*Page*:

---------------

Lydia Barbara, chairman of Digital Isle of Man, has written the latest Digital Matters article for Business News.

She looks at the subject of quantum computing and why it is completely different to anything we have seen before.

Here are her words.

A handful of weeks ago, Google announced they had achieved quantum supremacy, as their quantum computer performed a calculation that would have been impossible on a classical computer.

And right now, as I write this, there are buses using quantum navigation to dodge and prevent traffic congestion in a European capital.

To start from the beginning, classical computers are what we all use today.

They perform calculations in our laptops, phones, smartwatches, etc.

Quantum computers are something quite different.

Rather than bits, quantum computers use qubits, which have two special characteristics that distinguish them from conventional computers.

Qubits are subatomic particles that exist in a state of being both 1s and 0s at the same time, a phenomenon called superposition.

Once you observe a qubit, much like opening the box holding Schrödinger’s cat, it firms up into either 0 or 1.

A computation is done while the qubits are in this superposed state, which is fragile and difficult to maintain.

The second characteristic is entanglement. Essentially, a set of qubits interact in harmony across any distance, such that the behaviours of the one are indistinguishable from the behaviours of the many.

I think of this as a sort of hive mind.

Together, quantum superposition and entanglement allow for far greater information density and computing abilities than can be found in classical computers.

As mentioned, a superposed state is difficult to get and to hold. A lot of the work involved in running a quantum computer is simply to keep the qubits cold enough and quiet enough for long enough to finish a computation.

How a quantum computer actually works is like this.

The image with this article is of a prototype 50-qubit quantum computer from IBM.

The part that looks like a chandelier acts as a cryogenic refrigerator.

The silver cylinder at the bottom contains the qubits and other working pieces of a quantum computer.

---------------

*Information provided*:
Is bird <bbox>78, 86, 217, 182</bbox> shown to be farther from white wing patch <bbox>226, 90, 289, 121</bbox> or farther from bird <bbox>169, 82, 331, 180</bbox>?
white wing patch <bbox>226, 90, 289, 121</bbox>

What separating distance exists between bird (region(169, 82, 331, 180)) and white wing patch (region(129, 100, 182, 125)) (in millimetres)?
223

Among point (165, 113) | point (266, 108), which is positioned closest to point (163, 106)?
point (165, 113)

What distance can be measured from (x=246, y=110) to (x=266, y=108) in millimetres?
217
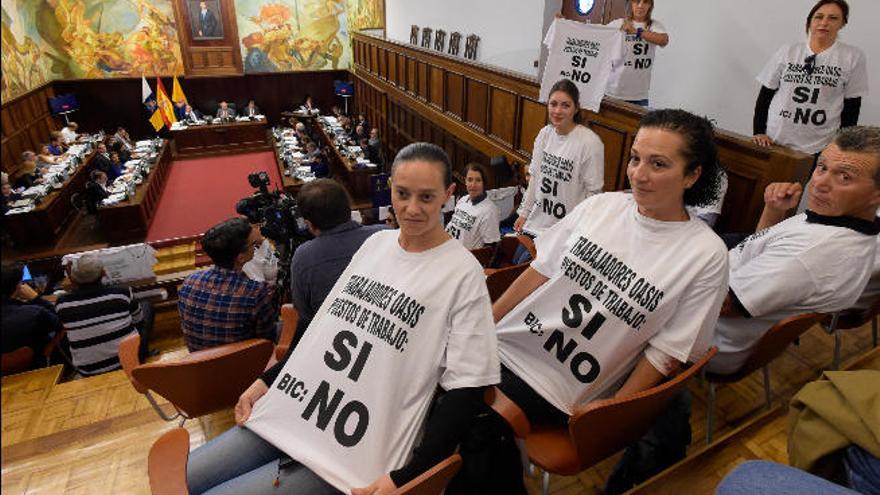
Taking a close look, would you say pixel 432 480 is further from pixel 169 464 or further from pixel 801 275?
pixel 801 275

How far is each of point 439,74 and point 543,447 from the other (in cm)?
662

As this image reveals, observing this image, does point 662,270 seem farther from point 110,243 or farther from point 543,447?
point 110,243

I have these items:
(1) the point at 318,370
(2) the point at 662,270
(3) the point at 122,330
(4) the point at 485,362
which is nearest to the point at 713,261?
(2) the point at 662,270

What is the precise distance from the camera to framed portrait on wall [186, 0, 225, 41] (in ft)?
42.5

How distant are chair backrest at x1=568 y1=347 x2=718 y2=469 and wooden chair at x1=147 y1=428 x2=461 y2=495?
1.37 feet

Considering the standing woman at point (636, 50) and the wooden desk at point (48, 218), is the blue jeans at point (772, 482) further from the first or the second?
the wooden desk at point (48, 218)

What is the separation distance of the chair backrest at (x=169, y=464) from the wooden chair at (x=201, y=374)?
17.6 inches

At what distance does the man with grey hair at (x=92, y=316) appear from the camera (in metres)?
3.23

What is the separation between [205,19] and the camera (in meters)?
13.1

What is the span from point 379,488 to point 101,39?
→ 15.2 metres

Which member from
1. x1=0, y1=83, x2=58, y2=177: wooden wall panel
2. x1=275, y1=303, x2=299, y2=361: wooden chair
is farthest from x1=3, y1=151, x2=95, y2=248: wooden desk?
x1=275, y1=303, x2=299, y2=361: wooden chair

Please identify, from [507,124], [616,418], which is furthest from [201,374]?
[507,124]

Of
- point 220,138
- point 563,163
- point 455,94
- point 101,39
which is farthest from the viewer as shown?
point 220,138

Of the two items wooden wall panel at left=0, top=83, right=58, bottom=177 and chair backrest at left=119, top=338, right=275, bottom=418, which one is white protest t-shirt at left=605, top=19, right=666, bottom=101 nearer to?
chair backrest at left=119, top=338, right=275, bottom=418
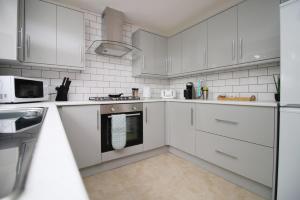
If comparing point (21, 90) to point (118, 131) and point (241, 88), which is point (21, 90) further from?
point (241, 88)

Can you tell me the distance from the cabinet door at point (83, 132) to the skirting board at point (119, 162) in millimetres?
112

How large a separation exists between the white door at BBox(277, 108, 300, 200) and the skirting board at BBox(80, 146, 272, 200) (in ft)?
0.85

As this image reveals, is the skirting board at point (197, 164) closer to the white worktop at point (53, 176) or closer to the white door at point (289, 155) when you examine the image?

---------------

*Instructions*:
**a)** Answer the following questions using the article on quantum computing.
(i) According to the article, what did Google's quantum computer perform when Google announced quantum supremacy?
(ii) What name does the article give to the phenomenon of qubits being both 1s and 0s at the same time?
(iii) In the IBM prototype, what does the part that looks like a chandelier act as?
**b)** Proceed with the article on quantum computing, continuing from its final sentence.

*Results*:
**a)**
(i) A calculation that would have been impossible on a classical computer.
(ii) Superposition.
(iii) A cryogenic refrigerator.

**b)**
Data comes in from a classical computer to the cylinder, which has been cooled to near-absolute zero, or 0.015 Kelvin (-273 degrees Celsius).

The computation happens in the cylinder while the qubits are entangled and superposed, and it stops when the qubits collapse into their 1s and 0s.

This produces a result, which is then sent back into the classical computer to be analysed by its programmers.

And a note on programmers: you essentially have to be a PhD-level theoretical physicist to program these. There still needs to be layers of abstraction built before you can ask questions of a quantum computer like we all do with Google.

Quantum Research

A lot of money is pouring into quantum research – China recently spent $1bn on a research facility alone – but everything to date has felt rather theoretical rather than practical.

Then a paper leaked from Google claiming they had achieved quantum supremacy, and the geeky side of the internet went a little nuts.

In their paper, Google described an experiment in which their quantum computer solved a problem in just 3 minutes and 20 seconds that would have taken the world’s fastest supercomputer about 10,000 years solve.

Breaking this barrier could be seen as being like breaking the four-minute mile or getting Kitty Hawk into the air. This could be recognised in future as the event horizon that changed everything. Now that it’s been done, we can expect that advances will come in leaps and bounds.

To demonstrate the rate of advancement that could take place (and I have to emphasize could, a lot of this is still theoretical and in pure R&D mode): a new law has been proposed called Neven’s Law, which states that quantum computer power will advance at doubly exponential growth relative to conventional computing. This was described by one researcher as a line in a graph angled towards the centre of a screen, then hitting the middle and shooting straight up.

What Can We Solve with Quantum Computers?

Quantum computers will be able to solve highly computationally complicated problems, particularly around optimisation. Like traffic.

At the web summit this year, Volkswagen ran a field trial in collaboration with the local bus company and D-Wave, one of the leading quantum computing research companies.

Nine buses were fitted with a tablet running an app that directed drivers through the busy Lisbon streets. Using positional data provided in real time from smartphones of other Lisbon drivers, the buses were steered down routes that:

Were predicted to have light traffic at the time the bus would be traveling down it.

Were of an adequate width for the buses to safely navigate (Lisbon roads can be narrow and winding).

Would remain traffic-light because the other buses’ routes were also taken into consideration.

Consider the difference with Waze or Google Maps, which steer all drivers away from traffic, often creating more congestion in these secondary routes.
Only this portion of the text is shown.